In pseudo-journalistic culture, there is only one crime which can’t be forgiven. It can’t be forgiven when some journalist breaks from the herd and turns out to be right.
Every other cow will be spared. By law, this cow must be slaughtered. It’s the number one law of the guild:
You are not allowed to be right. Not unless everyone else is!
This week, at the National Memo, Lyons quoted some of what he wrote in real time, when the other cows got it wrong. This is a fairly good chunk of his new column:
LYONS (3/21/13): Skepticism...was in short supply. Spooked by 9/11 and intimidated by the intellectual bullies of the Bush administration, American journalists largely abandoned that professional virtue in favor of propaganda and groupthink.We were glad to see Lyons quote himself from that ten-year-old column. This was a refreshing stance, especially after seeing O’Donnell con his readers several nights, pretending that he had written or said something like that.
Among scores of examples, the one that’s stuck in my craw was allegedly liberal Washington Post columnist Richard Cohen. Reacting to Gen. Colin Powell’s anti-Saddam speech to the United Nations General Assembly—since repudiated by its author—Cohen wrote that “Iraq not only hasn’t accounted for its weapons of mass destruction but without a doubt still retains them. Only a fool—or possibly a Frenchman—could conclude otherwise.”

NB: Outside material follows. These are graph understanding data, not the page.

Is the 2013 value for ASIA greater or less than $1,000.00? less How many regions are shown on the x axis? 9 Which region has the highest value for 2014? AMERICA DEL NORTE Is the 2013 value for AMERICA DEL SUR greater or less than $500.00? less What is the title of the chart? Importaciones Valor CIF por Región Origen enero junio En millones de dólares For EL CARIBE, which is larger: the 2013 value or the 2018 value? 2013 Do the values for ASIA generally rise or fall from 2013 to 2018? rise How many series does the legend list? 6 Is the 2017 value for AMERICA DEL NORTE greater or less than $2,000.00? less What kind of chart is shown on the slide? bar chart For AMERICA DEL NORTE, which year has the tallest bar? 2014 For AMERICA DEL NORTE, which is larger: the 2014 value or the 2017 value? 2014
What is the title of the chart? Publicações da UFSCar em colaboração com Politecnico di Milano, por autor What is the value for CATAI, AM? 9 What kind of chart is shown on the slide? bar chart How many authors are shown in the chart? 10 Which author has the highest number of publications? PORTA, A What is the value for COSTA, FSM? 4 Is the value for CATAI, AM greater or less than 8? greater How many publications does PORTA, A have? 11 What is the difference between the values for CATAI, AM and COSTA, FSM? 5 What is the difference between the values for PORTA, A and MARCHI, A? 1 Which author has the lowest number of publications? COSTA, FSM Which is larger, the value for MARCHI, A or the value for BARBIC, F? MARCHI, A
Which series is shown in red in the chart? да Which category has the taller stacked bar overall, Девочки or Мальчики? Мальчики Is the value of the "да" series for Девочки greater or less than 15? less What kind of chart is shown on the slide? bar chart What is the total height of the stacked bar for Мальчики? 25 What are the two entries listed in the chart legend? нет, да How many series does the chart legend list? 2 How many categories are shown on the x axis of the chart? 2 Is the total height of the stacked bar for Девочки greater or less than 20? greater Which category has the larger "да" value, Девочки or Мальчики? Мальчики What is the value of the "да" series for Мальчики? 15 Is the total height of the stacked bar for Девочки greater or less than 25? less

“War fever, catch it,” this fool wrote.
I added that to anybody capable of remembering past intelligence hoaxes, it wasn’t clear that Powell’s presentation answered any of the objections put forward by doubters like George H.W. Bush’s national security advisor, Gen. Brent Scowcroft.
“To any skeptic with a computer modem, moreover, it became quite clear why Powell’s speech failed to convert many at the UN,” my Feb. 5, 2003 column continued.
“Key parts of [his] presentation were dubious on their face. That alleged al Qaeda base in Kurdish-controlled northern Iraq? If it’s what Powell says, why hasn’t it been bombed to smithereens? British and U.S. jets have been conducting sorties in the no-fly zone for months. Because it’s a dusty outpost not worth bombing, reporters for The Observer who visited the place quickly saw.
“The mobile bio-war death labs? Please. Even if [UN inspector] Hans Blix hadn’t told The Guardian that U.S. tips had guided inspectors to mobile food inspection facilities, anybody who’s dodged herds of camels, goats and sheep and maniacal drivers on bumpy Middle Eastern highways had to laugh. Bio-war experts told Newsweek the idea was preposterous. ‘U.S. intelligence,’ it reported ‘after years of looking for them, has never found even one.’
“Then there was the embarrassing fact that key elements of a British intelligence document cited by Powell turned out to have been plagiarized from magazine articles and a California grad student’s M.A. thesis based upon 12-year-old evidence.”
I could go on. In fact, I did...
He hadn’t. In real time, O’Donnell ran off and hid in the woods, just like everyone else did.
Years earlier, Lyons had been right about something else. He had been right about the war the mainstream press corps waged against Clinton and Clinton during the 1990s. He published Fools for Scandal in 1996, challenging the whole Whitewater hoax.
The book was excerpted in, then published by Harper’s. Pseudo-liberals all agreed—by law, they had to ignore it. (Later, Lyons and Joe Conason published The Hunting of the President.)
Go ahead! At the end of this pitiful week, we think you should read Lyons’ column. O’Donnell, Corn, Judis, Klein—hacks like these have found different ways to con us rubes this week.
Lyons got it right in real time. He could see how foolish, how implausible, that presentation by Powell was. Near the end of this week’s column, he draws the basic lesson:
LYONS: But there are no penalties in Washington journalism for being proven dramatically wrong.Almost everyone else stampeded. They were still treating us pseudo-liberals like fools ten years later—this week.
The safest place during a stampede is always the middle of the herd.
They’re very good at playing that game. They know we’ll just sit there and take it.